QuickTime hates Windows
The other day I was chatting to George Ouabout professional grade digital SLR cameras that offer 1080p video capability. He then mentioned how his system (an Intel Core 2 Duo 2.4 GHz PC system with an NVIDIA 8800GT GPU) couldn't handle 1080p H.264 QuickTime movies.

Thinking that it might be an issue with his system, I downloaded some test clips and tried playing them with Apple QuickTime on my 3.0GHz quad-core QX9650 Vista 64-bit system - This rig is kitted out with Velociraptor drives, 8GB of fast RAM and a Crossfire quad-GPU setup. The results - Awful. The clip was jerky and juddery, and while not technically unwatchable, I really didn't want to spend too long looking at it.

Note: If you want some sample 1080p H.264 QuickTime movies to try out at home then check out this page and scroll to the bottom for the clips we are using.

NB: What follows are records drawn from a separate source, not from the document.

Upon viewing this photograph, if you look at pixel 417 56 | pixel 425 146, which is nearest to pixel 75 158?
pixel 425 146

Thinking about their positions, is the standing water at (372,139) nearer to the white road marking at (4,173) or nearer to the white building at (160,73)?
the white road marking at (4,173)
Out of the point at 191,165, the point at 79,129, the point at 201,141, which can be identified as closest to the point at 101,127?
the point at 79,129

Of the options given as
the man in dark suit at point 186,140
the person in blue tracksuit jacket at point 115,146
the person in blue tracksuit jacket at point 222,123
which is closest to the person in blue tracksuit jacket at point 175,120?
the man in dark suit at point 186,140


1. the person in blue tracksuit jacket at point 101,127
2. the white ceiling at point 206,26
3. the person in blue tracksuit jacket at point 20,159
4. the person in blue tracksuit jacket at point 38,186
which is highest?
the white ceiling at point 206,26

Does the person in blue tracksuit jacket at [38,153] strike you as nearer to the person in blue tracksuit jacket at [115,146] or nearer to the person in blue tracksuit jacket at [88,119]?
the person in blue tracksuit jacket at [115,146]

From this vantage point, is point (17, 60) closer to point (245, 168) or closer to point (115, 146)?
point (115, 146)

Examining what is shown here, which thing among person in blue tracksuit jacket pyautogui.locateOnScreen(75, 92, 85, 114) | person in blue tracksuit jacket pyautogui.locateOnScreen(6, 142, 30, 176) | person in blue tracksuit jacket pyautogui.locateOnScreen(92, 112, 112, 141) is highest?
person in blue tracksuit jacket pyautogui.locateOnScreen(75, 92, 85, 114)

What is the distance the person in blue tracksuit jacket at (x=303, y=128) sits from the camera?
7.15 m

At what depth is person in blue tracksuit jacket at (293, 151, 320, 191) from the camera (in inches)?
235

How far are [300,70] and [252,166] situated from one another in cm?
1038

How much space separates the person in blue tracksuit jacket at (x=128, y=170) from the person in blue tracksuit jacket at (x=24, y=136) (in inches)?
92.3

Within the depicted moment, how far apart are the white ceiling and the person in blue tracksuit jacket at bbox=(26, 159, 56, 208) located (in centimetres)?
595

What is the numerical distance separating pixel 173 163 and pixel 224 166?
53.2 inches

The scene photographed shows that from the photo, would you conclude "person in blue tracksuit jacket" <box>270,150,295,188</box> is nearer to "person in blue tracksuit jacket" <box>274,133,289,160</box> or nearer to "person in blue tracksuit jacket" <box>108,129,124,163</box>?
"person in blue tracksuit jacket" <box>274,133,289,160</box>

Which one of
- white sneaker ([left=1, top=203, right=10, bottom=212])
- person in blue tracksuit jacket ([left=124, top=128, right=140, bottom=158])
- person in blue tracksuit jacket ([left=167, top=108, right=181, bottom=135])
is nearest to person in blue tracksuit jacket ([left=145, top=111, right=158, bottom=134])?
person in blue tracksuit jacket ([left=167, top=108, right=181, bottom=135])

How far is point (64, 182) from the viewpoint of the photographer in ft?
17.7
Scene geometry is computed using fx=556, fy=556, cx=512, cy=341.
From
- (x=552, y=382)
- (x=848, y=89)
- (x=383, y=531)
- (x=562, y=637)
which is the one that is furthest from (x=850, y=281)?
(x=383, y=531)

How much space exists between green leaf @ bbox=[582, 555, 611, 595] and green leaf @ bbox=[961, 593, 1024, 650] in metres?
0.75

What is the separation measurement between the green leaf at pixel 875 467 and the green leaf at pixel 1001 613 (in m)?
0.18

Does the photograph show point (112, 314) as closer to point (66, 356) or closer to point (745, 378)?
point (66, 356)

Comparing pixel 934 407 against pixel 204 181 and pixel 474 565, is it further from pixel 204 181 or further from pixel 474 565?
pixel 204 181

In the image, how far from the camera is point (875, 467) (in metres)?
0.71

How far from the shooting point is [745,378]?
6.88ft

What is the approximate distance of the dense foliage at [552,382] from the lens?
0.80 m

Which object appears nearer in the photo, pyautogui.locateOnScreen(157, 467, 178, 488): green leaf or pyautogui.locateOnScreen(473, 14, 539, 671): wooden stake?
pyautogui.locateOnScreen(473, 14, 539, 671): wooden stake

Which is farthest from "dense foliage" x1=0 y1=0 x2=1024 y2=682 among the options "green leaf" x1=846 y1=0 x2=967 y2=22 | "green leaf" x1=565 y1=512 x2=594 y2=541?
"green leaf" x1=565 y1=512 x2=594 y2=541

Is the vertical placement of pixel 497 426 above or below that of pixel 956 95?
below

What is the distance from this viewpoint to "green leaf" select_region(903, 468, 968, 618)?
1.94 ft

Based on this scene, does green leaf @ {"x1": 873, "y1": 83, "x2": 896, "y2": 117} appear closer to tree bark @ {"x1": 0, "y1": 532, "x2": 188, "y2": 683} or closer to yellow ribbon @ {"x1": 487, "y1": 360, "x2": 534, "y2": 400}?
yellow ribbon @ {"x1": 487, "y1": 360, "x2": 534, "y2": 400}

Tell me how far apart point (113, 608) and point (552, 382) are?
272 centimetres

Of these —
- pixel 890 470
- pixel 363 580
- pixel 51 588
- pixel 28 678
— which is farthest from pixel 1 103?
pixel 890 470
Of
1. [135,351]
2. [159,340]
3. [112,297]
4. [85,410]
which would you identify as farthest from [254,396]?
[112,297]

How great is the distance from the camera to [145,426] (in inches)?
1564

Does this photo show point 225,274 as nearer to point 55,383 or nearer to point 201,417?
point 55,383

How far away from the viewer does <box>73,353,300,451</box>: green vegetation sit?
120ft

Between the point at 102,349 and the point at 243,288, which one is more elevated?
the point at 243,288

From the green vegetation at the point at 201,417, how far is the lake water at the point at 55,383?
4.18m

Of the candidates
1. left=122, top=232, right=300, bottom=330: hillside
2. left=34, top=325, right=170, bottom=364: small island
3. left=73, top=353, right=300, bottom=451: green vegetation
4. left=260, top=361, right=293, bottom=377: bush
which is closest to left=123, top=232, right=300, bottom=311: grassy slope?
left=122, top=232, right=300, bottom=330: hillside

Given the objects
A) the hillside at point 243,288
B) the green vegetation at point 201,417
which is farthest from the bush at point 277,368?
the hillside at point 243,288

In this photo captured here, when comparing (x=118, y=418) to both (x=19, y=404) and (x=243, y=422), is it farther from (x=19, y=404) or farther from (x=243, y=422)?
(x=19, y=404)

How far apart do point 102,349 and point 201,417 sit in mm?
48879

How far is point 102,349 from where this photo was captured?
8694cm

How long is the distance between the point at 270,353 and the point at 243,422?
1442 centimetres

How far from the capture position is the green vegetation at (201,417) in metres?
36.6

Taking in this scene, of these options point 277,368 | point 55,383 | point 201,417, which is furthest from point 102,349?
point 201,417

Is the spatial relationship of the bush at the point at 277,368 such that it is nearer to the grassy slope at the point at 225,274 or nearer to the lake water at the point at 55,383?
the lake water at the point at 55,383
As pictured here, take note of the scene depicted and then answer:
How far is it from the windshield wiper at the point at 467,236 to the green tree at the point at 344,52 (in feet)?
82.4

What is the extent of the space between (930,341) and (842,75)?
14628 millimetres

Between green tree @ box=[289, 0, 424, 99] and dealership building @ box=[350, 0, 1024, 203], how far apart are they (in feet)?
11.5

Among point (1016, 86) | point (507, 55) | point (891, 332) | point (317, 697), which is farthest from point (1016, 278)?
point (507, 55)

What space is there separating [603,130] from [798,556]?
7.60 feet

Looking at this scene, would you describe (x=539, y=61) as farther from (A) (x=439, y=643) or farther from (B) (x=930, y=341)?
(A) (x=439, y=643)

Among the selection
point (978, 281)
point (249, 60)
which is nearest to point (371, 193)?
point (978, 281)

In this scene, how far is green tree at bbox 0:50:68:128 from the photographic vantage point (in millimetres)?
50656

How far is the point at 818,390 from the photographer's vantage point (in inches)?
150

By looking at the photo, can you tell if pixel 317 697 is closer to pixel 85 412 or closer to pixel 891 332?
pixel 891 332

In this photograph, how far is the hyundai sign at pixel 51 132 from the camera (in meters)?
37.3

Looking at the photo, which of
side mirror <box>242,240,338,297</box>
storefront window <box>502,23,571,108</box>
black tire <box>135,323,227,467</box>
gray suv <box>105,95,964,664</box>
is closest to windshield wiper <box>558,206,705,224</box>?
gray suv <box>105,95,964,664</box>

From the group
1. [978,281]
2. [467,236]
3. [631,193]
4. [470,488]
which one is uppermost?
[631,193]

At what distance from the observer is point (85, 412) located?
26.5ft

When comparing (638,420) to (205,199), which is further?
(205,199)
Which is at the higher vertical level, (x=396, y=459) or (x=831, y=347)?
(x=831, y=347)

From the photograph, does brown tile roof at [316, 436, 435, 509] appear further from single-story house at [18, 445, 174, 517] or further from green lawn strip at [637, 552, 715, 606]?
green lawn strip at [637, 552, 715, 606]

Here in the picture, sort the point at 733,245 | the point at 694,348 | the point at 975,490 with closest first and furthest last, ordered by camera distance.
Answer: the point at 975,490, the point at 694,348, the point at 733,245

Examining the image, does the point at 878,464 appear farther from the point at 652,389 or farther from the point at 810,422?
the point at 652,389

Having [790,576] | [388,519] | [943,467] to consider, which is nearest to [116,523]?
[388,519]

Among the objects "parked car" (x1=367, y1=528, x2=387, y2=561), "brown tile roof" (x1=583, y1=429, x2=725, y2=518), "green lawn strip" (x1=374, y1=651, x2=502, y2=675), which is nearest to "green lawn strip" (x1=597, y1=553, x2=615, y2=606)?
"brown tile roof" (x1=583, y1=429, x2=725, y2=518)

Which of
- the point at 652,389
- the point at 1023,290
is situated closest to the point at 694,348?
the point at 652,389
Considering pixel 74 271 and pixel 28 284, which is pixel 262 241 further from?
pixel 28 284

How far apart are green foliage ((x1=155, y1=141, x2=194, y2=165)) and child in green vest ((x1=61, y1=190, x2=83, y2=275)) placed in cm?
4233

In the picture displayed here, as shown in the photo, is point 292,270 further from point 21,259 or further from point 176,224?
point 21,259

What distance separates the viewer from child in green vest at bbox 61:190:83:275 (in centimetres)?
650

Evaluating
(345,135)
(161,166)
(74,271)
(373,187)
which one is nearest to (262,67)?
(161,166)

Now let's get some perspective on this. My system is capable of flawless Blu-ray H.264 1080p video playback and so the system is operating normally. However, just to be sure that this wasn't some random issue I also tried the clip on a few other systems that are not as powerful as my rig, but still very capable (all get a top score of 5.9 on the Windows Experience Index scale). Same results. The video seem to stutter every second or so and this continues throughout the clip. I then tried some other clips. Same results. I swapped out the video card in my system for an NVIDIA 280GTX graphics card. Same results. I tried Vista 32-bit and Vista 64-bit. Same results. No matter how much hardware I threw at the problem, the stuttering video persisted.

George suggested that I try the clip out on my 1.66 GHz Mac Mini system that kitted out with 512 MB of RAM. Compared to the quad-core system the Mac Mini is very, very low-end. So how does the Mac Mini running QuickTime handle these test clips? It plays them back flawlessly.

So, is the Mac Mini's hardware superior to that of the quad-core rig? Of course not. OK then, it it down to the OS? Is the Mac OS superior to Windows? Is there no way to get 1080p H.264 QuickTime movies to play smoothly on Windows? Well, there a simple test we can do. Let's check out whether any of the third-party media players can give smooth, unstuttered playback.

There are a few alternatives to Apple's QuickTime software on the Windows platform. For example, there's QuickTime Alternativeand VLC Media player. I have VLC installed on several systems so I tried the clips again. Result? Flawless playback.

So what's the deal? 1080p H.264 QuickTime movies play fine on the Mac Mini through QuickTime, and they play fine on Windows when using third party media players. So the issue is here isn't which OS is best, or which platform is best, it's all down to Apple's QuickTime player for Windows not being up to the job.

Note: I'm going to ignore the fact that QuickTime virtually offers door into people's PCs for any hackers willing to use it.

Once again, it seems that Apple just can't write decent code for the Windows platform. That may be because Apple doesn't have the in-house skill to develop good software, or it may be down to some decision to make Mac OS seem better than the Windows platform. Either way, vendors who adopt Apple's QuickTime MOV format for their hardware (such as Canon with the EOS 5P Mark II) need to be aware of the fact that Windows users are getting a poor product experience thanks to the poor performance of QuickTime.